The OPM defines the basic qualifications for data science positions as a bachelor’s degree in mathematics, statistics, computer science, data science or a related field.
The agency also considers candidates eligible for data science positions if they have a âcombination of education and experienceâ equivalent to a four-year degree.
OPM’s data scientist job series covers positions that involve extracting and interpreting datasets, as well as visualizing them to highlight their results.
“The main objective of the work of data scientists is to provide managers or leaders with objectivity-based information derived from the use of advanced scientific, mathematical and statistical principles and theories,” says OPM in its classification of posts. âThe results of this data will be used to make data-driven decisions regarding the administrative and programmatic aspects of the agency’s operations and management. “
The work of data scientists, notes OPM, may overlap with some of the skills required in related fields, such as computer science, math, statistics, and computer science.
The memo also differentiates the roles and responsibilities of data scientists from similar positions, including data analysts, data architects, and data engineers.
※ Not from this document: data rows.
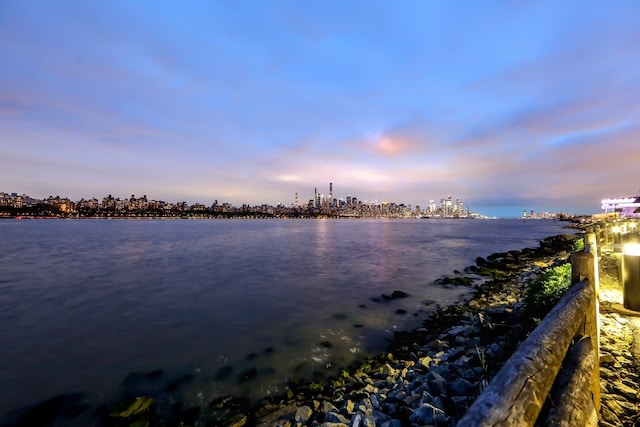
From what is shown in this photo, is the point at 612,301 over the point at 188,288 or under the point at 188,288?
over

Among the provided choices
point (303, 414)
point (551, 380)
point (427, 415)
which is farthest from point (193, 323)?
point (551, 380)

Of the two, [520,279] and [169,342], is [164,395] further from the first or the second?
[520,279]

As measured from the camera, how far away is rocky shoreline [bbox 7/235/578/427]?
5644 mm

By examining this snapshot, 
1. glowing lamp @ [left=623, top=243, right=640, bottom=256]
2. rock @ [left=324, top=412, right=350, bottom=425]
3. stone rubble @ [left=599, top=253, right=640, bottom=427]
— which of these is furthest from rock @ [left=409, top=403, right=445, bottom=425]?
glowing lamp @ [left=623, top=243, right=640, bottom=256]

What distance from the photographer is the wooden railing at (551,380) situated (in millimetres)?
1880

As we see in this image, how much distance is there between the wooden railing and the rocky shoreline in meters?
2.74

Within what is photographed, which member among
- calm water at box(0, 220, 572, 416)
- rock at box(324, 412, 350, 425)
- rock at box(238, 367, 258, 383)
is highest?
rock at box(324, 412, 350, 425)

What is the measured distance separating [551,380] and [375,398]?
4.90m

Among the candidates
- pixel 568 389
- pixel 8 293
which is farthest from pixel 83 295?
pixel 568 389

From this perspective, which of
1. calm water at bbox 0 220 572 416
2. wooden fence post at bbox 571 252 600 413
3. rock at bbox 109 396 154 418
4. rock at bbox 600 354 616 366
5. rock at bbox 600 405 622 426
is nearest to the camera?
wooden fence post at bbox 571 252 600 413

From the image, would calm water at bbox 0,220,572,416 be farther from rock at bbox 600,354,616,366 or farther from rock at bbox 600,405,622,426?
rock at bbox 600,405,622,426

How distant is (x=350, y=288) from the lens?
64.0ft

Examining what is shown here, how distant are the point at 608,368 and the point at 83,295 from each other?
24.2 metres

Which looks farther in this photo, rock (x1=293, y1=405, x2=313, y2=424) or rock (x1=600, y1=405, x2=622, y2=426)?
rock (x1=293, y1=405, x2=313, y2=424)
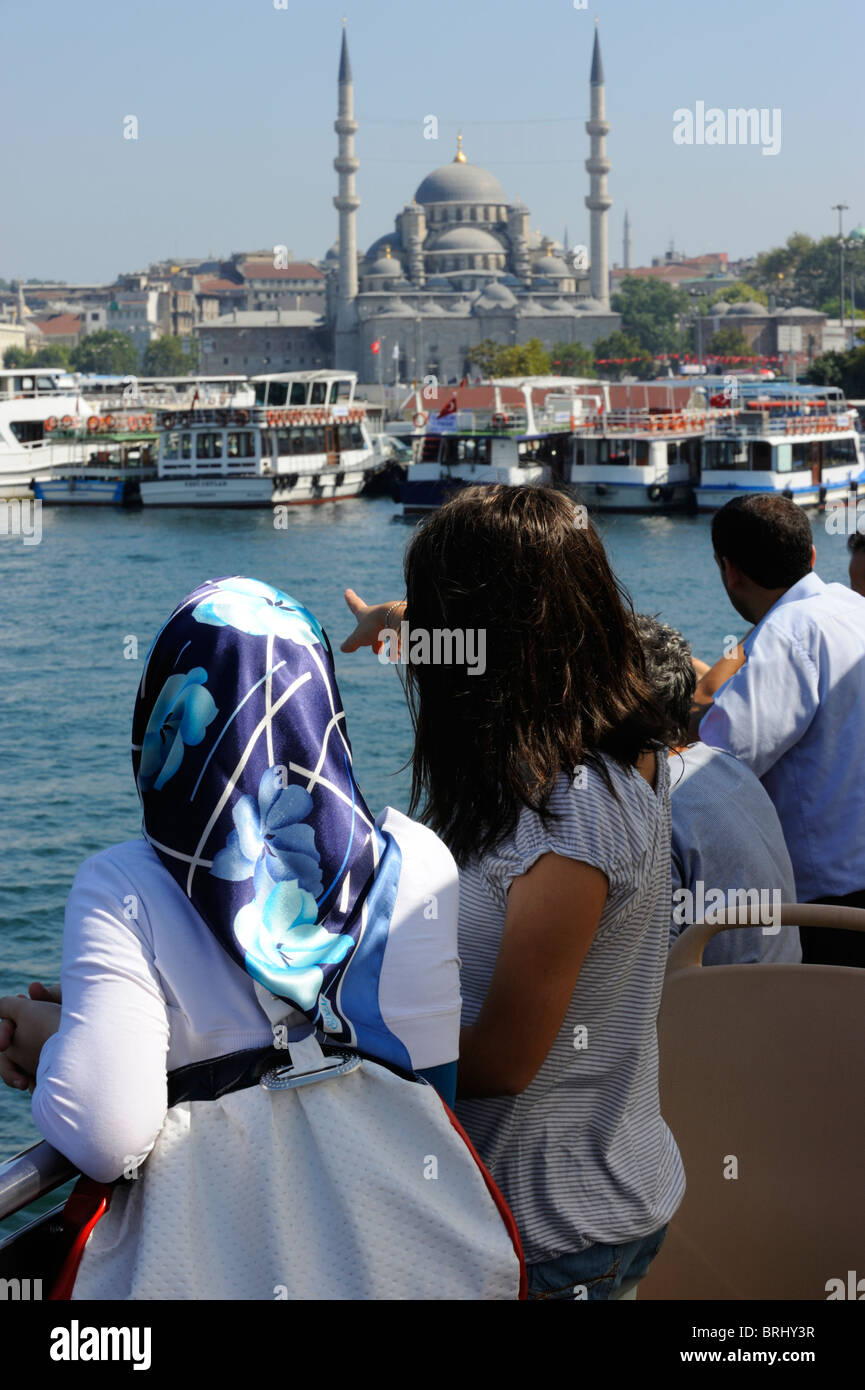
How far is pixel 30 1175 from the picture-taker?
916mm

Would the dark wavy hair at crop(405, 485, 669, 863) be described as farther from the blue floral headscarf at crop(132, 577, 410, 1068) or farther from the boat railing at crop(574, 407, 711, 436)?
the boat railing at crop(574, 407, 711, 436)

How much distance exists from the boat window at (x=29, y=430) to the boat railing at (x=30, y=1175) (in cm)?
3119

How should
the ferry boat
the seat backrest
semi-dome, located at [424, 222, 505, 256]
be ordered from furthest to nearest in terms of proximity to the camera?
semi-dome, located at [424, 222, 505, 256] → the ferry boat → the seat backrest

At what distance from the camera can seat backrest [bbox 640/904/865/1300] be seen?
130 centimetres

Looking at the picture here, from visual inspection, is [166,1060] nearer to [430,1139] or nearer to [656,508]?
[430,1139]

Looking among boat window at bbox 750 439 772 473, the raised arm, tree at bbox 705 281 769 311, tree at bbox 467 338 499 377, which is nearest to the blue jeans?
the raised arm

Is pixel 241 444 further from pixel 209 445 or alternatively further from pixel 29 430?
pixel 29 430

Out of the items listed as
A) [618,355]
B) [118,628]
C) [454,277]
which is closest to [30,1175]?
[118,628]

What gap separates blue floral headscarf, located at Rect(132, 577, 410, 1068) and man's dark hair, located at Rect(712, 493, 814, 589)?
1206mm

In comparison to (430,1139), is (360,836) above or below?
above

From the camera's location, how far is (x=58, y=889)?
6.92 metres

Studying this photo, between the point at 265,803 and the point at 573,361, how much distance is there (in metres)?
60.3

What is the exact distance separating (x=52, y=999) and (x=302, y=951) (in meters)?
0.24
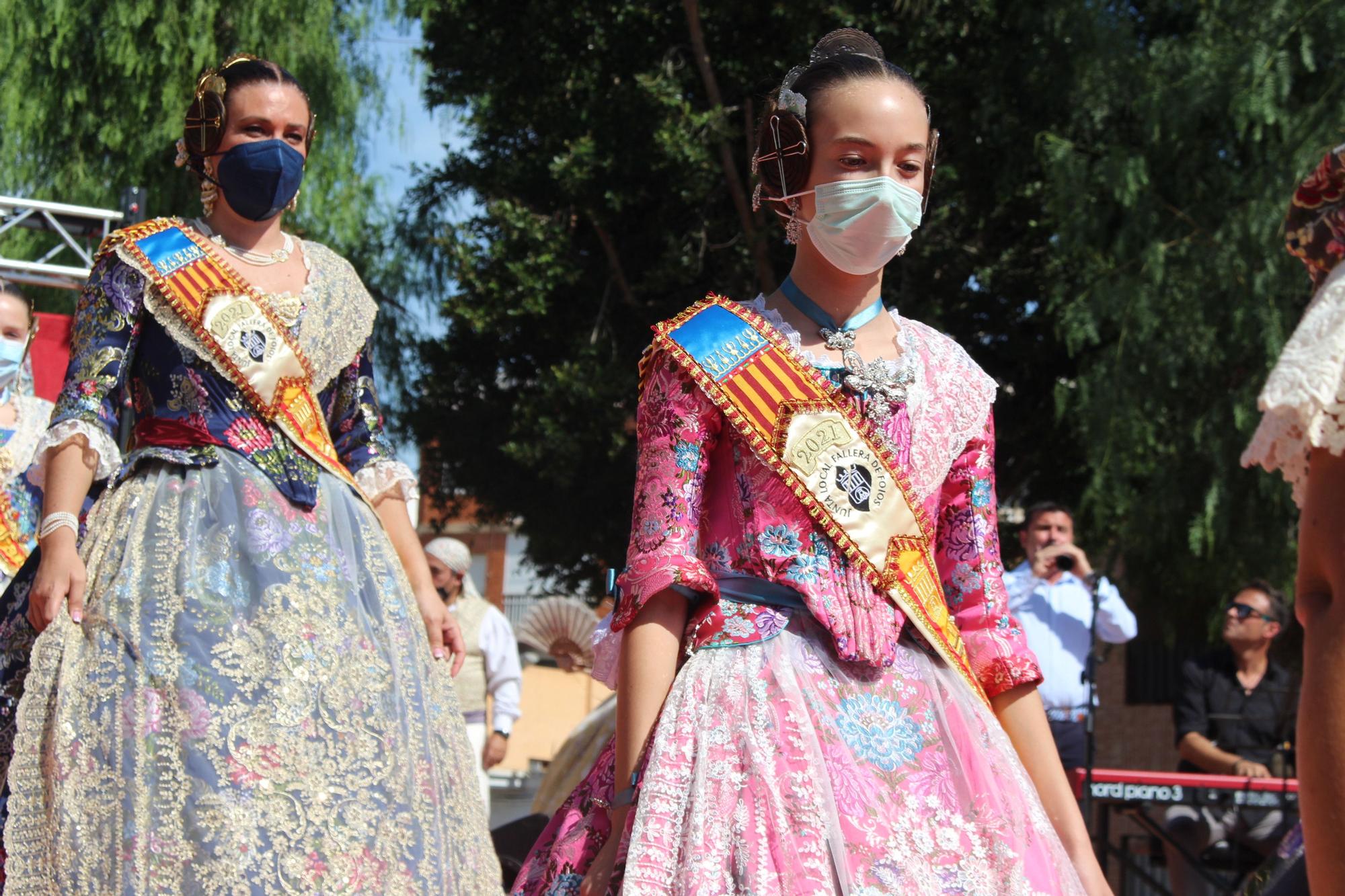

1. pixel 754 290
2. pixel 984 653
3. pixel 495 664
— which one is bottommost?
pixel 984 653

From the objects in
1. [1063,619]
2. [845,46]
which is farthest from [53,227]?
[845,46]

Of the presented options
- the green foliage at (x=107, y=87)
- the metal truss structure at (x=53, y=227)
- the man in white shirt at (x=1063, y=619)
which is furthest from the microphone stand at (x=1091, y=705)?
the green foliage at (x=107, y=87)

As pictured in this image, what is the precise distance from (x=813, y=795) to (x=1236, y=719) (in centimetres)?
621

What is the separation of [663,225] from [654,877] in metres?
12.3

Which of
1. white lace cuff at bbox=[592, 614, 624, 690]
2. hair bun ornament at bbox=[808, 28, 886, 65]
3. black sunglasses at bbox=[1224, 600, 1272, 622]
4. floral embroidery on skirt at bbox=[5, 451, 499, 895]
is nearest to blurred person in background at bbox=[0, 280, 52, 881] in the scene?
floral embroidery on skirt at bbox=[5, 451, 499, 895]

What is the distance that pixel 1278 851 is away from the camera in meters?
2.52

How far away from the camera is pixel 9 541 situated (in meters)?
5.32

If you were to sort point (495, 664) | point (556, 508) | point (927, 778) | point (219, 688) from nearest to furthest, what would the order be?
1. point (927, 778)
2. point (219, 688)
3. point (495, 664)
4. point (556, 508)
âData scientists primarily apply advanced quantitative, computer, mathematical and statistical skills to interpret extremely large and unstructured data sets and ask questions about the unknown. It differs from other data science job roles such as data analysts, data architects, and data engineers. These other professional roles may not require the same skills as a data scientist and therefore may not be appropriately categorized in this series, âthe memo reads.
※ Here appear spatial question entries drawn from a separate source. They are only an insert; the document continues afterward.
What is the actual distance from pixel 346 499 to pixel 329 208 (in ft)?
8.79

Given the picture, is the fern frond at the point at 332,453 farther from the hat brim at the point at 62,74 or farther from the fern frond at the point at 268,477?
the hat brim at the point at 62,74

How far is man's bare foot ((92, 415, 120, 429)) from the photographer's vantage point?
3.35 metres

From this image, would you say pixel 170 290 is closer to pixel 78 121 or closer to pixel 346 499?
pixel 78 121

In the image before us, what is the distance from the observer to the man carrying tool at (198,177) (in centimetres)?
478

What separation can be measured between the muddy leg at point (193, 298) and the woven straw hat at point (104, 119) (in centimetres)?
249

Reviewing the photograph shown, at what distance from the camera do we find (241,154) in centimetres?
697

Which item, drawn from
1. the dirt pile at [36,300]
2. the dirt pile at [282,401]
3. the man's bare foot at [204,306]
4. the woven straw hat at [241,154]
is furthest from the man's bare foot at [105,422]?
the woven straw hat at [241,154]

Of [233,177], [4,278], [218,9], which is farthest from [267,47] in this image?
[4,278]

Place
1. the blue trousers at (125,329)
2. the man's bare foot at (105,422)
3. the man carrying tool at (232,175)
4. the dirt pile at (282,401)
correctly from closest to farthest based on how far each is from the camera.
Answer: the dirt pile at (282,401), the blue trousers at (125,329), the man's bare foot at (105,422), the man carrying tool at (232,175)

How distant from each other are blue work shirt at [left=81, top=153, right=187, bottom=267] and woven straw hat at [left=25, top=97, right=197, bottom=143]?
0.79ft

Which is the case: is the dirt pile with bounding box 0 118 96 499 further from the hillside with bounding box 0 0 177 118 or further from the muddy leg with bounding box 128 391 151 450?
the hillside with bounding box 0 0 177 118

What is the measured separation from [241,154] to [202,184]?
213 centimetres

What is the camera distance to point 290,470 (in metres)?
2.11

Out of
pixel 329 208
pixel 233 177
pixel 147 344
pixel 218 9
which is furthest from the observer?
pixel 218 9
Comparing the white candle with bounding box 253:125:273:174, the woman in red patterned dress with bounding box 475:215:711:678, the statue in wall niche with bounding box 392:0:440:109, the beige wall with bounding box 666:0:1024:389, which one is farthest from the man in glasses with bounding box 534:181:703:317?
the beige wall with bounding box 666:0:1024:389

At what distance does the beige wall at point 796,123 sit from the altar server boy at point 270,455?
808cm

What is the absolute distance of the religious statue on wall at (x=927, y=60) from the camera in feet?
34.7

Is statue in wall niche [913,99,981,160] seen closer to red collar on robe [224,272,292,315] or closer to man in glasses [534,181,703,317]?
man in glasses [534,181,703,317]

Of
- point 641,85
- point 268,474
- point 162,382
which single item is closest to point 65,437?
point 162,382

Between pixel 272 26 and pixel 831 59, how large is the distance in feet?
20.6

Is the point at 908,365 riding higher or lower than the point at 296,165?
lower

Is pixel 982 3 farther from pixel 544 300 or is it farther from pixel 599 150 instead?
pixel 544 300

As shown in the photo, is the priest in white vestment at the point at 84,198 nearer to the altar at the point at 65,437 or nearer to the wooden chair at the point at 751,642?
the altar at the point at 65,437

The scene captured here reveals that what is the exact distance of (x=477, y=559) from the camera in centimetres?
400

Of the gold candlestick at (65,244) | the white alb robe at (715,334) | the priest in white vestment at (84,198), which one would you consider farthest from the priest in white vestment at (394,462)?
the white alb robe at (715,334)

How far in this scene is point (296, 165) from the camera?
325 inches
The work of federal data scientists includes analyzing performance data to assess the effectiveness of agency programs. OPM also expects qualified data science candidates to have a basic mastery of machine learning and artificial intelligence tools.
“Data scientist[s] use technology to organize huge data sets and work with complex algorithms. The tools used by the data scientist[s] are complex, requiring expertise in coding, prototyping, and integration with complex data systems. The exploration of big data by the data scientist[s] requires the use of powerful technology to explore data, such as machine learning and artificial intelligence, âthe memo reads.
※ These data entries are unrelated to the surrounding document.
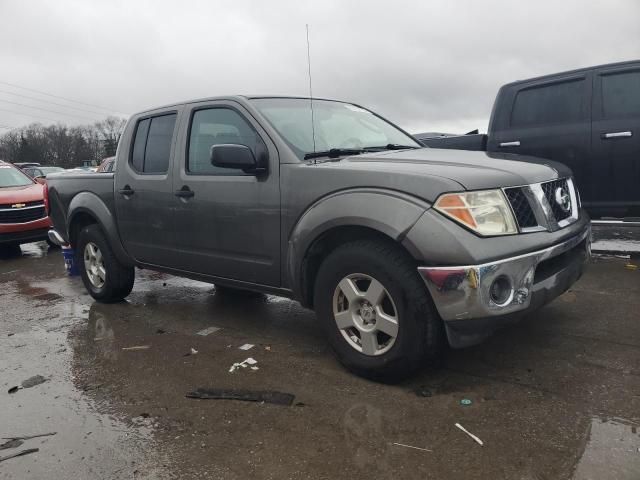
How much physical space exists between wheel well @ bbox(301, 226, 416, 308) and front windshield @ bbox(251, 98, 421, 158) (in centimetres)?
63

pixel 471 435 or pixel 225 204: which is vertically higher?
pixel 225 204

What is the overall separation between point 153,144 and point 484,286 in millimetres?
3238

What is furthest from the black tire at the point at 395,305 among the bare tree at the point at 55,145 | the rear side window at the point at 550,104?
the bare tree at the point at 55,145

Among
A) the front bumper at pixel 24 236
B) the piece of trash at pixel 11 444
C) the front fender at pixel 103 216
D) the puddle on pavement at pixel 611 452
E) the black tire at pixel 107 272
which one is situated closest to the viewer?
the puddle on pavement at pixel 611 452

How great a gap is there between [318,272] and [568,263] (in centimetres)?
151

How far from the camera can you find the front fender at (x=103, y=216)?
506 centimetres

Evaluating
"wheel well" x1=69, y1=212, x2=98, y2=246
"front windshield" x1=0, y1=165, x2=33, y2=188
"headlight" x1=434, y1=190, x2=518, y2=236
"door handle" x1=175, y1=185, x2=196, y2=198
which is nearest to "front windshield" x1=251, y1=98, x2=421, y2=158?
"door handle" x1=175, y1=185, x2=196, y2=198

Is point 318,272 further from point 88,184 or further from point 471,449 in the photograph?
point 88,184

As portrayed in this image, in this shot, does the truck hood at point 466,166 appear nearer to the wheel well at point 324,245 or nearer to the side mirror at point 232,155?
the wheel well at point 324,245

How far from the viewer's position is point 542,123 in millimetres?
6133

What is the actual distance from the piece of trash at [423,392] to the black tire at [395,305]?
104 millimetres

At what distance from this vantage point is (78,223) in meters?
5.69

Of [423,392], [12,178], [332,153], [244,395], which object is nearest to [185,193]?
[332,153]

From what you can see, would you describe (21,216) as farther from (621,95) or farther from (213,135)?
(621,95)
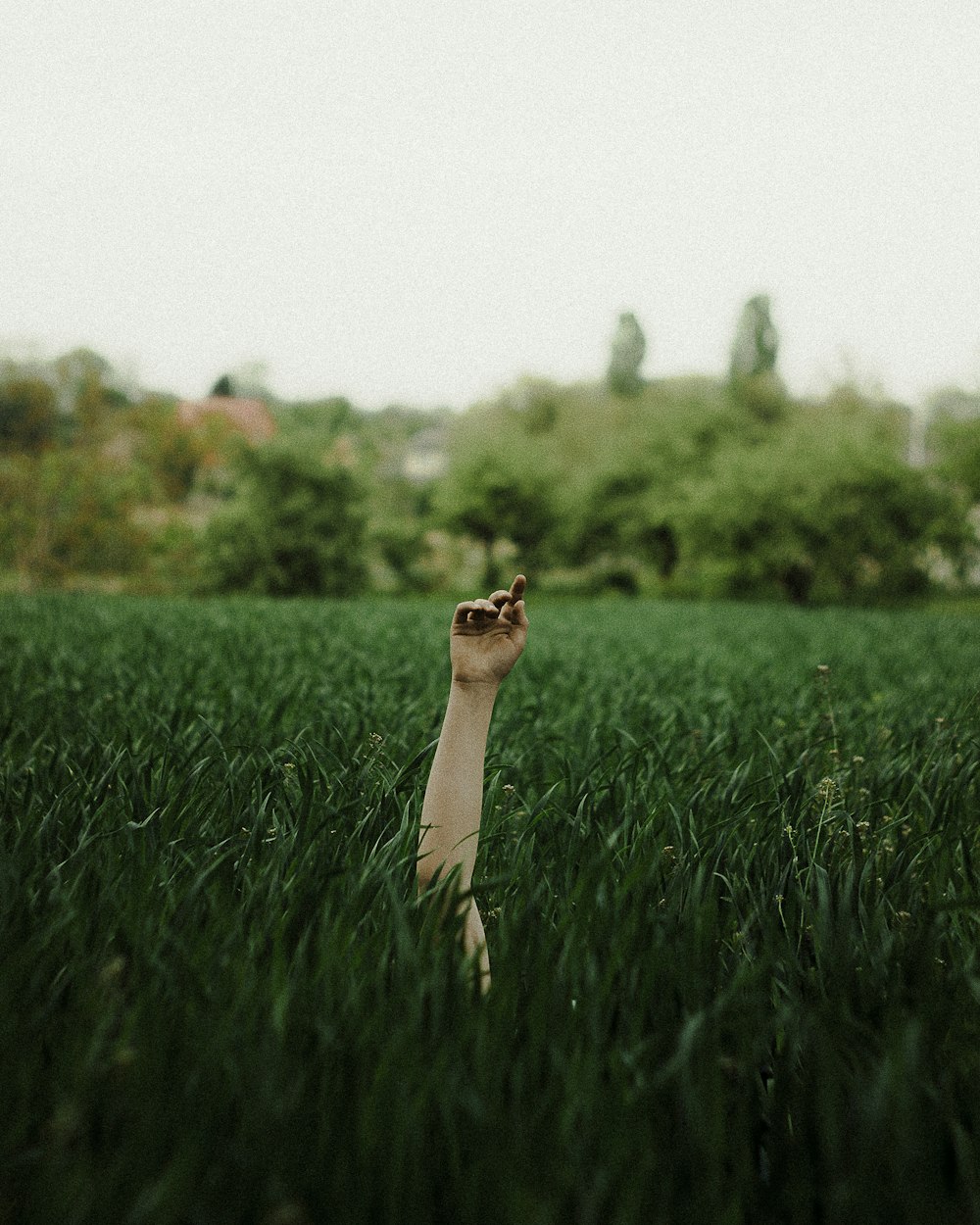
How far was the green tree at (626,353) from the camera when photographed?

OPM conducted an in-depth review of the data science work, which included focus groups with the agency’s human capital officers, subject matter experts, and executives.
The Data Scientists Professional Series marks the latest in a series of government-wide efforts this year to bring data experts into government and increase the overall data proficiency of the federal workforce .
OPM worked with the Chief Data Officers Council and US Digital Service in January to lead a government-wide data science hiring initiative.
The initiative gave applicants the opportunity to apply for 50 data science positions through a single application. Ten agencies have launched a call to hire program analysts at the GS-13 and 14 levels with at least one year of prior experience.
Applicants went through a Subject Matter Expert Qualification Assessment (SMEQE) which gave data scientists already working in agencies a seat at the table to review applications, rather than relying on applicants who did. assess themselves. OPM received more than 500 applications in less than 48 hours.
OMB also saw its first cohort of federal employees graduating from its data science development program at Mya.
The OMB has accepted 61 federal employees from 20 agencies to pilot its federal data science program. Agencies called for applications and submitted names for the program between July and August last year. Accepted employees then underwent training from September to January.